Ubi Maior - Card 81
THE GREAT SYNAGOGUE OF ROME
The history of the Jewish Synagogue of Rome is linked to the political and social transformations that changed Rome and Italy after 1870: indeed, only after the independence of the city from the Papal State and the transformation in Capital, the Jews were equalized in civil rights to other citizens. The construction of a new Synagogue represented at the same time the symbol of emancipation and a new monument for the city. In 1889 a competition was called and it was won by the architects Vincenzo Costa and Osvaldo Armanni, who designed a building that “would take on severe and simple forms, but not without a moderate richness and in perfect harmony with those of the other monuments“.
The works, started in 1901, ended with the inauguration on July 1904. The Synagogue was designed with a Greek cross plan oriented to the east, towards Jerusalem, surmounted by a translucent aluminum pavilion dome illuminated by twelve windows in the drum. The style chosen by the architects can be defined as “eclectic”, with influences ranging from the Greek to the Assyrian-Babylonian tradition.
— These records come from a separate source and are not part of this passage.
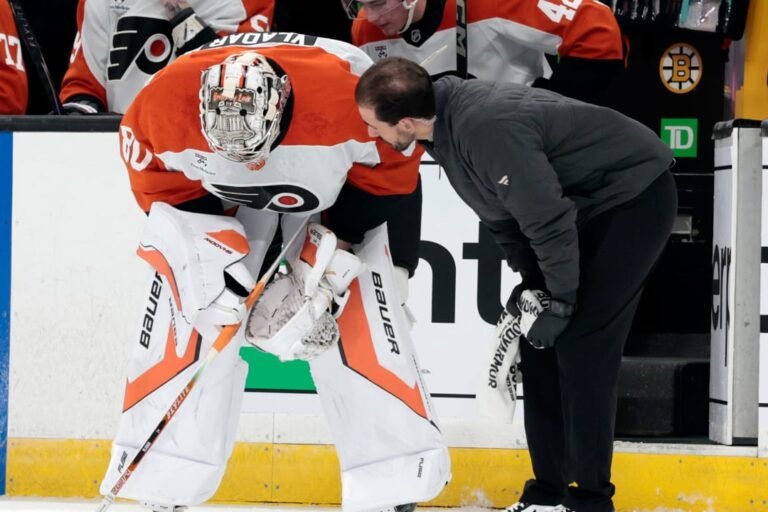 Dan Vladar receives attention beside the Flyers bench during the preseason game in Boston.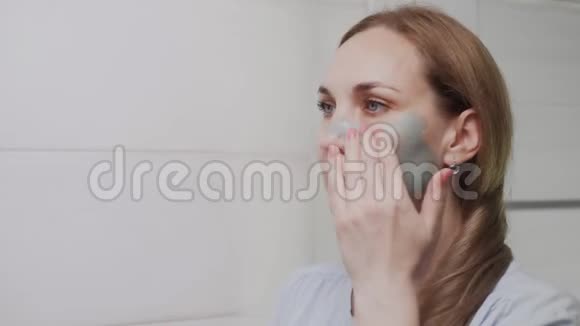 特写成年女性脸上涂着黏土面具照镜子视频的预览图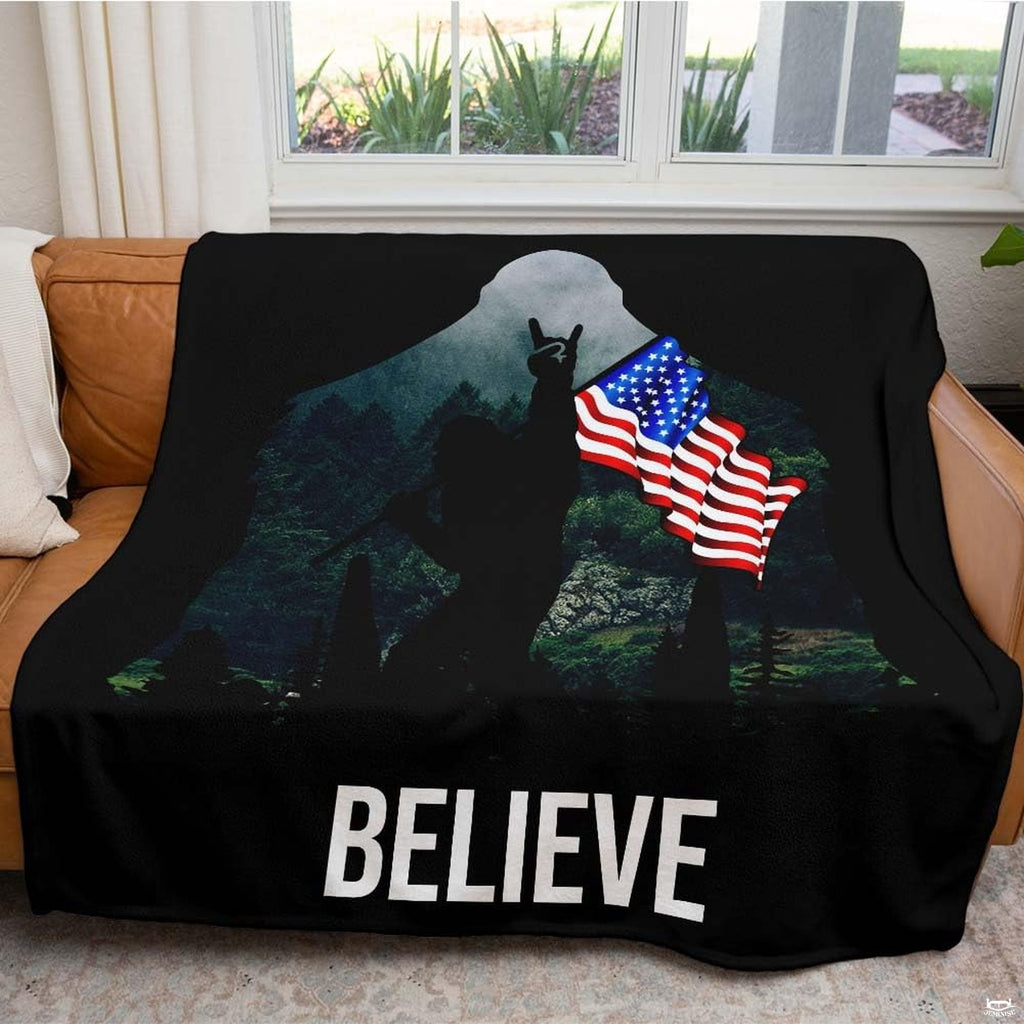 Detailed graphic view of moonlit pine trees and Stars and Stripes inside Sasquatch outline.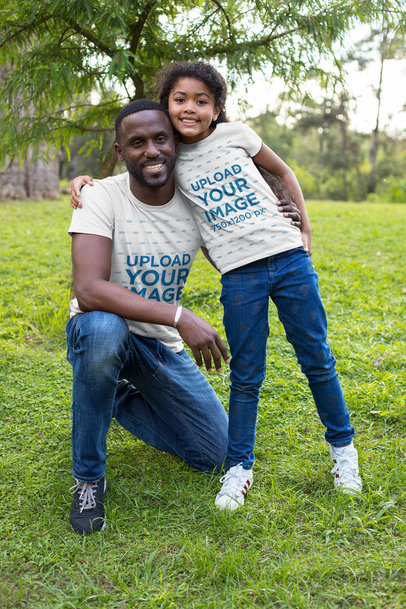 Mockup of a Dad and His Daughter Wearing Customizable T-Shirts in the Park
The interior was elegantly painted by Domenico Bruschi and Annibale Brugnoli with geometric and floral motifs in compliance with the biblical prohibition of human representations: the dome is painted with the colors of the iris, interspersed with palms and cedar trees, while the rest of the ceilings were decorated with starry skies.
In the gardens around the Synagogue were planted trees related to the biblical tradition as the palm, olive and cedar.
The Synagogue represented in a tangible way the deep link between Jewish culture and the city of Rome, sharing the historical and social changes that have occurred over the centuries.